Delta Heavy heavily instigated the entire party, igniting the crowd with dance-heavy hits, peppered with bass-soaked favorites along with tracks wholly new, such as Knife Party’s “Resistance,” a set which truly showcased DJ virtuosity and complete crowd awareness. When the time came for the curtains to drop and bare the Teeth, the crowd was properly charged.
Programmed-LED panels fill the teeth and eyes that make up the immense Feed Me rig, the source of vastly revamped visuals that pump out short psychedelic sketches and bleed beautiful liquid chromatics, where each punctuated note can be not just heard, but felt and seen. Not an inch of vertical or horizontal space is spared, either. Stage lights throb and pierce the darkness masterfully from strategic nooks across the entire stage plane. Every detail is fully considered. The LED paneling and flashing lights become an integral component, not a crutch.
Feed Me’s set ebbs and flows with creative builds, unrelenting rhythms, and even the occasional hip-hop/trap nod. The set is laden with tracks from his latest EP and stretches out into his back catalog, each bit structured and polished to fit into an entirely seamless performance that traverses drum and bass, deep house, dubstep and all dance-worthy electro between.

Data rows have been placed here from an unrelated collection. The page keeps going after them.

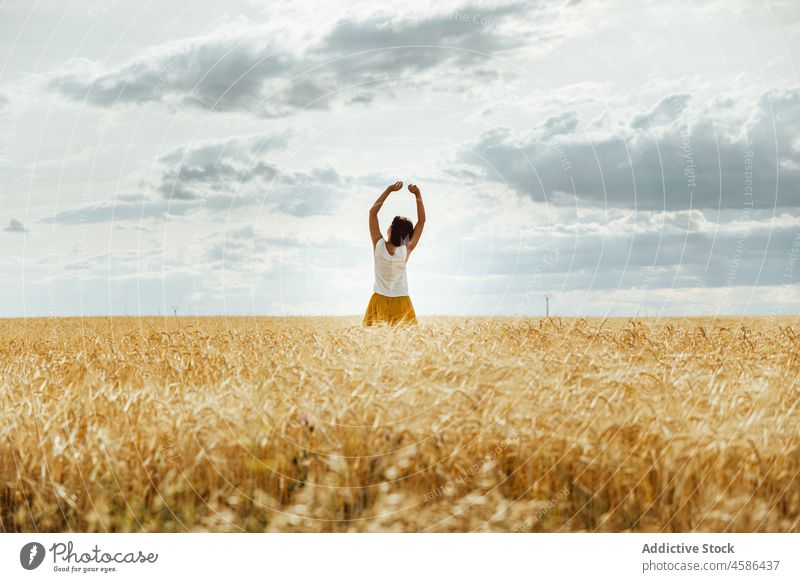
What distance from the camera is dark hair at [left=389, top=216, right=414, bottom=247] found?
1006cm

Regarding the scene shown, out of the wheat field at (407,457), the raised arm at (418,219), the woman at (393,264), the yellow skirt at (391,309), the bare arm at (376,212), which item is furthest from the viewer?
the yellow skirt at (391,309)

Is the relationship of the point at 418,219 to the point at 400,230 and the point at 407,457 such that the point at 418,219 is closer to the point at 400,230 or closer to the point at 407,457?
the point at 400,230

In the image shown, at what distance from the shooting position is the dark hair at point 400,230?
1006 centimetres

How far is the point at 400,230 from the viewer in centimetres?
1011

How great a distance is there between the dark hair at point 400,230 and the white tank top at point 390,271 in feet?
0.34

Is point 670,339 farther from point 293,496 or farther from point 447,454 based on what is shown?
point 293,496

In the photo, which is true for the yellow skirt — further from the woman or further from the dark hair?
the dark hair

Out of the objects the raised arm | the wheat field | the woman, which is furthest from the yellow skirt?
the wheat field

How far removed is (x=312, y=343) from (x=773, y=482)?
5.02 m

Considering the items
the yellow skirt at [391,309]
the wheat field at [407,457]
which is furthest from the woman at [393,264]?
the wheat field at [407,457]

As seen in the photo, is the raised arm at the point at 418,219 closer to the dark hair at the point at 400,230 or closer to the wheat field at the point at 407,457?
the dark hair at the point at 400,230

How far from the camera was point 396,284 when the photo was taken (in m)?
10.6
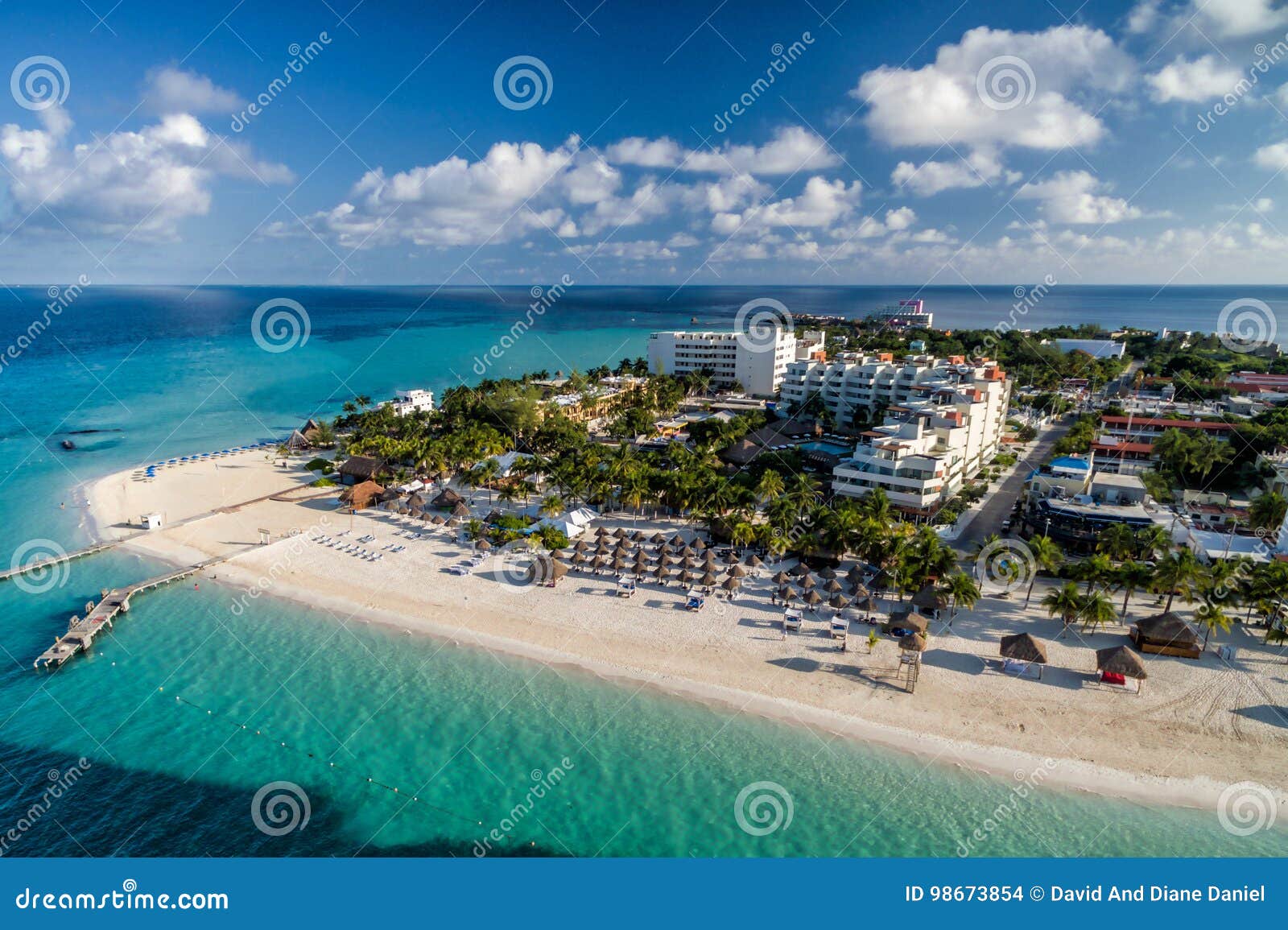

It’s calculated pandemonium at its finest–addictive, captivating and immersive. Visuals are endlessly tied and tangled to sonic bliss and yet the chaos is remarkably singular, an experiential entity. In a perfect word, cohesive. A full-on adventure. It’s on par with the production and massive sound you’d expect at any given festival, yet intimately placed in a theater, any spot you find yourself in truly is the best spot. Anywhere is an equal vantage for patrons at an unparalleled show.
There are still more than a handful of dates left on the tour (I’m looking at you, West Coast), so jump on some tickets ASAP. Don’t even finish this sentence. F’reals. You too, Canada.